Answer these from the post on digitized negatives:
1. Which three resolutions appear to be the most popular for negatives?
2. What is resolution measured as?
3. What two resolutions does the post say need attention?

**Text passage:**
------------

Saturday, November 17, 2007

The Resolution of Digitized Negatives

Companies that digitize negatives provide a variety of resolutions at a range of prices. Which means you have to decide which resolution fills your particular needs. The three most popular resolutions for negatives appear to be 2000 dpi, 3000 dpi, and 4000 dpi. Not all firms provide scanning services at all resolutions, and if you have hundreds of rolls to do then the increased prices for higher resolutions will have an impact on your budget. So what does each resolution get you?

Let's do a quick review. Remember that resolution is measured as pixels per inch which is the same as dots per inch or dpi. Resolution is also relative. You can't really talk about resolution without also considering the medium on which the image appears. For our purposes there are two resolution that we need to worry about: the resolution at which the negative is scanned and the resolution of any reprints we want to make from that image.

------------

**Information provided:**

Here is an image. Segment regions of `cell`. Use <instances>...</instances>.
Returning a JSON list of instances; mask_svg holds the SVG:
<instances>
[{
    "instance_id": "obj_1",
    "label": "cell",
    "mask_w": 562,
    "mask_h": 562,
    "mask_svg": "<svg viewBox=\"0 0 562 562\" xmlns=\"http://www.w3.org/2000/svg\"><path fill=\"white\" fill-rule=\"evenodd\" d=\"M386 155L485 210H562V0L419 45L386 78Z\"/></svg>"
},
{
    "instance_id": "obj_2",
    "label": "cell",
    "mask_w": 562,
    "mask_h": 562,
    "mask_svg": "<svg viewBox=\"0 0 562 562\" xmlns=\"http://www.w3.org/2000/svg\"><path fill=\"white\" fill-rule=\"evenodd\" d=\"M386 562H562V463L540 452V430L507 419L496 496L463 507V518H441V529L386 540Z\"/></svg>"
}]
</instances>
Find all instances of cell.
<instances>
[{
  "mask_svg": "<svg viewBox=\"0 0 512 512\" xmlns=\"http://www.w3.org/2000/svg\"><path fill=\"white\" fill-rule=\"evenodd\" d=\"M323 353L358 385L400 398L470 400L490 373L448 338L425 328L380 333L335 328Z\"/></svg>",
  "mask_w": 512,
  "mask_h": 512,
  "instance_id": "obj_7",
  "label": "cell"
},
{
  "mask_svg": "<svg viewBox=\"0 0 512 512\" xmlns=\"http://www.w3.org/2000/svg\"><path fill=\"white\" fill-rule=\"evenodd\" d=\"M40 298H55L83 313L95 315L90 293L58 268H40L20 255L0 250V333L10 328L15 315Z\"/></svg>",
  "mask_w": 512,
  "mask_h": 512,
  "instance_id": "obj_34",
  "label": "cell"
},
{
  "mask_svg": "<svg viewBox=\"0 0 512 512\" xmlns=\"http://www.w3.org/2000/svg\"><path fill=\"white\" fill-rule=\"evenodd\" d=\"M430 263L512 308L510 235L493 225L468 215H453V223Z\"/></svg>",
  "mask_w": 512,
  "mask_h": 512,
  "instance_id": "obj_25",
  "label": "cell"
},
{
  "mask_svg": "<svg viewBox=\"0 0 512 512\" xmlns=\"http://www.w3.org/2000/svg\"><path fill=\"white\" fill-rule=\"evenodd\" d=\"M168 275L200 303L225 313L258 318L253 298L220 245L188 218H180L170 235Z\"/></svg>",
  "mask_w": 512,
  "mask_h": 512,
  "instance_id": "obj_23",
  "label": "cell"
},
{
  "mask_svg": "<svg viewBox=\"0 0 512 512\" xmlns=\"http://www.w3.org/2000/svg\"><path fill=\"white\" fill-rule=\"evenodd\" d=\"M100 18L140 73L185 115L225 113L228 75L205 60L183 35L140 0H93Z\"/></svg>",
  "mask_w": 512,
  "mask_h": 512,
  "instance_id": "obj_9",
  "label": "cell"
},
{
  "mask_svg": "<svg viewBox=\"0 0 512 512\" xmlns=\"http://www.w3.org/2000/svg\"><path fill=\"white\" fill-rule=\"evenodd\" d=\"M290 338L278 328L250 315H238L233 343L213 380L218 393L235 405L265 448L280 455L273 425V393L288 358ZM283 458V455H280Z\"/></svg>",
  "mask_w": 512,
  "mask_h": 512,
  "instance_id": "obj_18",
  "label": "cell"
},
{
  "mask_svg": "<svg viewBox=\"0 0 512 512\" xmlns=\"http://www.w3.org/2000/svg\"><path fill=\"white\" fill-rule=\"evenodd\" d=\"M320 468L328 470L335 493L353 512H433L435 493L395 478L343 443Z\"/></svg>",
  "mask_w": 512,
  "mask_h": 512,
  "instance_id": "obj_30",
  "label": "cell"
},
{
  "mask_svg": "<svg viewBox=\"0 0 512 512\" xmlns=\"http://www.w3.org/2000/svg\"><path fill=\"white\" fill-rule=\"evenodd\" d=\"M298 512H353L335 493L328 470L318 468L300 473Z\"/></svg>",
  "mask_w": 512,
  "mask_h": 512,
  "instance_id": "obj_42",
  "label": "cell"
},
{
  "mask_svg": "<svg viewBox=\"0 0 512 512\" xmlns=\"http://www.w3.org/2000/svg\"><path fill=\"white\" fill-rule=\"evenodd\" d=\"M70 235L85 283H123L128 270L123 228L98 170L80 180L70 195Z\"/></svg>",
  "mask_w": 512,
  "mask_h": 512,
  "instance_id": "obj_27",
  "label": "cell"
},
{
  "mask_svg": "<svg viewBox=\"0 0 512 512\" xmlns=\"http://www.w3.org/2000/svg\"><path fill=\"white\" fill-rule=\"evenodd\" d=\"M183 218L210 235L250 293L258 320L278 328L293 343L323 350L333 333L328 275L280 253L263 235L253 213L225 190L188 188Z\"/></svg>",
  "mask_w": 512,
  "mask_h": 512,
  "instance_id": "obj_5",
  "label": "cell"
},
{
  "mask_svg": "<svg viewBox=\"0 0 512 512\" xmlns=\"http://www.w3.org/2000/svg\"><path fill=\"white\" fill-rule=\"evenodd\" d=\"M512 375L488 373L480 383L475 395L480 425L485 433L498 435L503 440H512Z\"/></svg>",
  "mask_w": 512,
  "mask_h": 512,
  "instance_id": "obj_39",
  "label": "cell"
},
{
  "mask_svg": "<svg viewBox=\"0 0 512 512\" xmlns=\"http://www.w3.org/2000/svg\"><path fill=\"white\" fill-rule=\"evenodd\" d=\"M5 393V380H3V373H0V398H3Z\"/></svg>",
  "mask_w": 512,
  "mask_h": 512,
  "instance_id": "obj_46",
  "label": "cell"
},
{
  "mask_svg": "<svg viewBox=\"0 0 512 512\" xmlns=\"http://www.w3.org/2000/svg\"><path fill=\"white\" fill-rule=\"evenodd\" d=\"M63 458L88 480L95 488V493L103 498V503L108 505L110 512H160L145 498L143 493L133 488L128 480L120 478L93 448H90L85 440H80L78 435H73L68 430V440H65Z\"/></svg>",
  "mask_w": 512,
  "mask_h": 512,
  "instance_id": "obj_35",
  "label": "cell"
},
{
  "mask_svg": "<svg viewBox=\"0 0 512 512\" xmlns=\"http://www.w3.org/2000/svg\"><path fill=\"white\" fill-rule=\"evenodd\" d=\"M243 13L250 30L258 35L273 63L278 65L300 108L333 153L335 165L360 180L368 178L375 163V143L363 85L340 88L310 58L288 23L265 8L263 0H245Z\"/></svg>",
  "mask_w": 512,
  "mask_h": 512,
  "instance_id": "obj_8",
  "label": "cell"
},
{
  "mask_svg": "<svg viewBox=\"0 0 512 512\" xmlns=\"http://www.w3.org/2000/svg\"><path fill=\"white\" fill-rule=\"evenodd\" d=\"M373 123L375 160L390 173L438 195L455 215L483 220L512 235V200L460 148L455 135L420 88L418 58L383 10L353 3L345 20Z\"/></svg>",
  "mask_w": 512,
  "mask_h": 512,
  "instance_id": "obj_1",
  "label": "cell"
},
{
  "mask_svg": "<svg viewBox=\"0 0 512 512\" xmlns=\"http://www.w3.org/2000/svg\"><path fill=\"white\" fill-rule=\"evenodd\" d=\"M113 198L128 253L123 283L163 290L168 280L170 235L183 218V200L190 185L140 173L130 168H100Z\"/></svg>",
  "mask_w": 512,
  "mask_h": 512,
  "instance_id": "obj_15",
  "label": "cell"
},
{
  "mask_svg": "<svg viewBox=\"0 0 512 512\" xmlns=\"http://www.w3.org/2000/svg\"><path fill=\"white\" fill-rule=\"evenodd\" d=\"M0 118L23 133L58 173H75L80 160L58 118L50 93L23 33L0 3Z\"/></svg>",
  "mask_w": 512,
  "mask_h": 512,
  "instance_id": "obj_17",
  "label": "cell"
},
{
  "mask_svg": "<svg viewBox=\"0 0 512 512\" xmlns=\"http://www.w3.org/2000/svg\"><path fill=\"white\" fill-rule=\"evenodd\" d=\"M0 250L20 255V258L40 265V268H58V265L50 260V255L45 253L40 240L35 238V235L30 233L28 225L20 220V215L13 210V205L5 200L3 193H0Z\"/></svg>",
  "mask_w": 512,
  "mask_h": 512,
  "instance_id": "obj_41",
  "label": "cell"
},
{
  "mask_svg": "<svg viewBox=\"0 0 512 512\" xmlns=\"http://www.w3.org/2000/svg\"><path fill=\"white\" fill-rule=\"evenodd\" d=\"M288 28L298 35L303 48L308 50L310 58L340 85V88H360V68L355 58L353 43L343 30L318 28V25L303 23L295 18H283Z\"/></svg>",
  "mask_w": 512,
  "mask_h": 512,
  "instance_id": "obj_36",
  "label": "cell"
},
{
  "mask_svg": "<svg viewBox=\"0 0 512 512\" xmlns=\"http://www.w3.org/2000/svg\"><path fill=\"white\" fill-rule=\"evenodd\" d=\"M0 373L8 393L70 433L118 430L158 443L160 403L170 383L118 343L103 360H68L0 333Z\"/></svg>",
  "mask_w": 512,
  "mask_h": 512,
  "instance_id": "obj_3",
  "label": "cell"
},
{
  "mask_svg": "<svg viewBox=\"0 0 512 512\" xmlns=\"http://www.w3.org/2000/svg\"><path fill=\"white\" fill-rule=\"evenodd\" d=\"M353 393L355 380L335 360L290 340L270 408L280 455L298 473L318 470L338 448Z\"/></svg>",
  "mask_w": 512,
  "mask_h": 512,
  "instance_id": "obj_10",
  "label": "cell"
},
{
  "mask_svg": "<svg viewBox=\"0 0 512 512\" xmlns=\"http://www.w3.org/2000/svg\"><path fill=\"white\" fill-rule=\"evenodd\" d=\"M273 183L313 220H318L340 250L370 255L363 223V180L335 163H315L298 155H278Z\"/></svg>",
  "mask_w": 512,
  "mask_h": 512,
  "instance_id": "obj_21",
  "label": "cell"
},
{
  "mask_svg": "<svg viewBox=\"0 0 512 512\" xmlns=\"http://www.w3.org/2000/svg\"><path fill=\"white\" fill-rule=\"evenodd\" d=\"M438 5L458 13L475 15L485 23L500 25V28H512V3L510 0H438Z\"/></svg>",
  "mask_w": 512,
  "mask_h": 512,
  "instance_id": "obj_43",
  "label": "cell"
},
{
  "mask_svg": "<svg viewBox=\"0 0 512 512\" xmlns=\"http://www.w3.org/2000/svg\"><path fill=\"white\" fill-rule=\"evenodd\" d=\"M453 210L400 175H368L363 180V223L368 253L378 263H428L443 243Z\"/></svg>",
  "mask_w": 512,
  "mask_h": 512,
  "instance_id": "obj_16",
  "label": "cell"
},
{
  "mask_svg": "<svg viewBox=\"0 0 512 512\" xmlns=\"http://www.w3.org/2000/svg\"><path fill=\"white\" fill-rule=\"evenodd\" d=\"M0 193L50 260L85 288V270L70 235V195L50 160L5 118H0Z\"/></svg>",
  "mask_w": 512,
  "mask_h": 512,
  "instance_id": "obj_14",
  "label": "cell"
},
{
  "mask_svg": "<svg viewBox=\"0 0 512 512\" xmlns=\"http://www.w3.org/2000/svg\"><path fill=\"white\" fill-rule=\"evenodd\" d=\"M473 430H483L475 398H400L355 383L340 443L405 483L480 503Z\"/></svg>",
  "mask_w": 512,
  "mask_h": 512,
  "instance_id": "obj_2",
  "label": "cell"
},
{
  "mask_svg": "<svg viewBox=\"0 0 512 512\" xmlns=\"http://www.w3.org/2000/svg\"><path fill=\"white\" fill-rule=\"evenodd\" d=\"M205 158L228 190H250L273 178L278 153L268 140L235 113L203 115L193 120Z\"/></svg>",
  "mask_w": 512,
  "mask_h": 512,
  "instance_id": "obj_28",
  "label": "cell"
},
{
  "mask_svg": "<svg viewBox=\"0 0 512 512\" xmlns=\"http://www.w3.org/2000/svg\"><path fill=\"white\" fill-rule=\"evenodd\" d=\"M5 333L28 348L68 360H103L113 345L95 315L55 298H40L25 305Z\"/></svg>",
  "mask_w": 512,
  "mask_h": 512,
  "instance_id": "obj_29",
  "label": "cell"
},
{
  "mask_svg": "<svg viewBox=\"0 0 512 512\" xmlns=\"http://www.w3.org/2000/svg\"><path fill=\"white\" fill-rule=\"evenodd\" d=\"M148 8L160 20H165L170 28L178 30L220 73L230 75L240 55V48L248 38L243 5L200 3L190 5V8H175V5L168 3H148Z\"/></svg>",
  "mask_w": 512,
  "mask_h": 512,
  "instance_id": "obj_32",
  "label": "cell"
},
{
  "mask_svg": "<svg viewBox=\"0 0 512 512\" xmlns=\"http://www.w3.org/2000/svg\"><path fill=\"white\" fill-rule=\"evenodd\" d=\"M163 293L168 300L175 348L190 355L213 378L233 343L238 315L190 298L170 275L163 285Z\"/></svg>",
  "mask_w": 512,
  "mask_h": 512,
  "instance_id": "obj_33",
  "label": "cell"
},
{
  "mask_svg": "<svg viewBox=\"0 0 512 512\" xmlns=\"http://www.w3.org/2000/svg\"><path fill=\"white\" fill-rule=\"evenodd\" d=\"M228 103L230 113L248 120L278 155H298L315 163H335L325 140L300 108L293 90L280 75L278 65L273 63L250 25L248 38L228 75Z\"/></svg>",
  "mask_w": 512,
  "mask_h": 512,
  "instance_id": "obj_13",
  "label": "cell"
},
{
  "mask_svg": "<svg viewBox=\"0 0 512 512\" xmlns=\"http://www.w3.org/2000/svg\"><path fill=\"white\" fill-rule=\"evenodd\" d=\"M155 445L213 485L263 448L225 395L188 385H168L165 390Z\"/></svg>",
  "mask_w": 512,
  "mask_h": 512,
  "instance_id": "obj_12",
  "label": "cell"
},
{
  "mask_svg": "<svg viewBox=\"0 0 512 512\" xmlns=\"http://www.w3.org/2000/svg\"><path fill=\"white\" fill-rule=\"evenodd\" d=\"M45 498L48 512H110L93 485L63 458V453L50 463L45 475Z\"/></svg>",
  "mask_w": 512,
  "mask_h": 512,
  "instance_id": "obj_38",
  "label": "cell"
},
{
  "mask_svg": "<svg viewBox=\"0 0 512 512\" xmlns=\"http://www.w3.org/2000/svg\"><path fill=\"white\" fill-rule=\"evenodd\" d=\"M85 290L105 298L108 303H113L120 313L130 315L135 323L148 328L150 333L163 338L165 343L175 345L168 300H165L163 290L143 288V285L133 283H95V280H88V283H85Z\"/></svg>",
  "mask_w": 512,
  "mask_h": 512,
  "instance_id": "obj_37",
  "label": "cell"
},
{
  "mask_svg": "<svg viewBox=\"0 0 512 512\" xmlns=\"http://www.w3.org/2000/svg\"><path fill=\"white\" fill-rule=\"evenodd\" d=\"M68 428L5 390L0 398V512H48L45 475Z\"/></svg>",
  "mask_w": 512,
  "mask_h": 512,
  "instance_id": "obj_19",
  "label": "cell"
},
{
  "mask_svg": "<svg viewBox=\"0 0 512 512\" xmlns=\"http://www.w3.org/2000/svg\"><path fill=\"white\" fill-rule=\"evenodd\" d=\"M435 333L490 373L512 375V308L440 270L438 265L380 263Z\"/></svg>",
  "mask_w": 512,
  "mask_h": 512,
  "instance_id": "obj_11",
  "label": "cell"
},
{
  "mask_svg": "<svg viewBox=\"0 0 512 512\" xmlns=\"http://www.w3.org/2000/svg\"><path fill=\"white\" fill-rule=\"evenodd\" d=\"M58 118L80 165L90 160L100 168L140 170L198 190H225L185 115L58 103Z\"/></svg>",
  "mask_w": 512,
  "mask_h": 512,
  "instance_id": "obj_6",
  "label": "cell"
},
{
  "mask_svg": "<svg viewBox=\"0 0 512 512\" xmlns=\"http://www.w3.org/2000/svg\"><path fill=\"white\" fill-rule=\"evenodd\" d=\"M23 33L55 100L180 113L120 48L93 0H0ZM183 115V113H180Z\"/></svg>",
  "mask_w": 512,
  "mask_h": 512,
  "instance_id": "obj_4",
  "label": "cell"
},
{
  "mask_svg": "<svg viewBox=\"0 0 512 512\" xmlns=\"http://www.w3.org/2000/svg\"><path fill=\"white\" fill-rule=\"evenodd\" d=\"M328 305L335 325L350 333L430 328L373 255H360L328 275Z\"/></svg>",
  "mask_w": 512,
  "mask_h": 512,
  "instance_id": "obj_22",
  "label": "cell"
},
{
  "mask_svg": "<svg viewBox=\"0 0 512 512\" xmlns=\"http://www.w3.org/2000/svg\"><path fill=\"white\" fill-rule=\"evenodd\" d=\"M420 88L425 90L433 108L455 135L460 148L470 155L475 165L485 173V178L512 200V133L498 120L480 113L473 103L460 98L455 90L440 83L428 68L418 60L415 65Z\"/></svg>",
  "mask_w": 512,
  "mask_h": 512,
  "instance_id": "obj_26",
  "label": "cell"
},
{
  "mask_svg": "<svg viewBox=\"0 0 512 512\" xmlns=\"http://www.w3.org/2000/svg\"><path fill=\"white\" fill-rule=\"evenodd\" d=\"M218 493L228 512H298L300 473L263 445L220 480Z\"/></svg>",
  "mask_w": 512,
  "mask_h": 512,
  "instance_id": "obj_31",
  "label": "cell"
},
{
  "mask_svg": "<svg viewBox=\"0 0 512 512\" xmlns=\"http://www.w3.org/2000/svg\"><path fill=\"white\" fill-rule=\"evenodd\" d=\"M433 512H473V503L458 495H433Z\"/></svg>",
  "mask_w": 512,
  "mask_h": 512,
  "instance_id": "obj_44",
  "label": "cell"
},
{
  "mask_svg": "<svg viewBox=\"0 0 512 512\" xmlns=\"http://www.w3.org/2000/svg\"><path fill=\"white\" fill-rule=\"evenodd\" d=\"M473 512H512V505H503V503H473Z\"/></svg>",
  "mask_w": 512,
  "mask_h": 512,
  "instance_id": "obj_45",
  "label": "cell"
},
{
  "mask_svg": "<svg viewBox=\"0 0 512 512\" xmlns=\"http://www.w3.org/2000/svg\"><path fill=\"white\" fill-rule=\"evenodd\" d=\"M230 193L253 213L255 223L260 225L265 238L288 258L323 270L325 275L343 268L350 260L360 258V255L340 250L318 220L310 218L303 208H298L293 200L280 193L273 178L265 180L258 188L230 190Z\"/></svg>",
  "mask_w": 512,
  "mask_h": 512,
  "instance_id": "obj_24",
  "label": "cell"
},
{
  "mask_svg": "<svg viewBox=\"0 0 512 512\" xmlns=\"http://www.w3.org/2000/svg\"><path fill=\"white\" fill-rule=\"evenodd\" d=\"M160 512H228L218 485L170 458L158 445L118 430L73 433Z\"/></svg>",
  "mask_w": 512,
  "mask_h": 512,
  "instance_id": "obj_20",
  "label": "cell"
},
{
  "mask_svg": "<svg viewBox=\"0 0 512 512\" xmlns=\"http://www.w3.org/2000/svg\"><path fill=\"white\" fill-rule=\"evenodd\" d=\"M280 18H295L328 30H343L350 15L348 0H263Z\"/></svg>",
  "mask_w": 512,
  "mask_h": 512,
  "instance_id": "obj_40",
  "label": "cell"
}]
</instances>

------------

**Problem solution:**
1. 2000 dpi, 3000 dpi, and 4000 dpi.
2. Pixels per inch, which is the same as dots per inch (dpi).
3. The resolution at which the negative is scanned and the resolution of any reprints made from that image.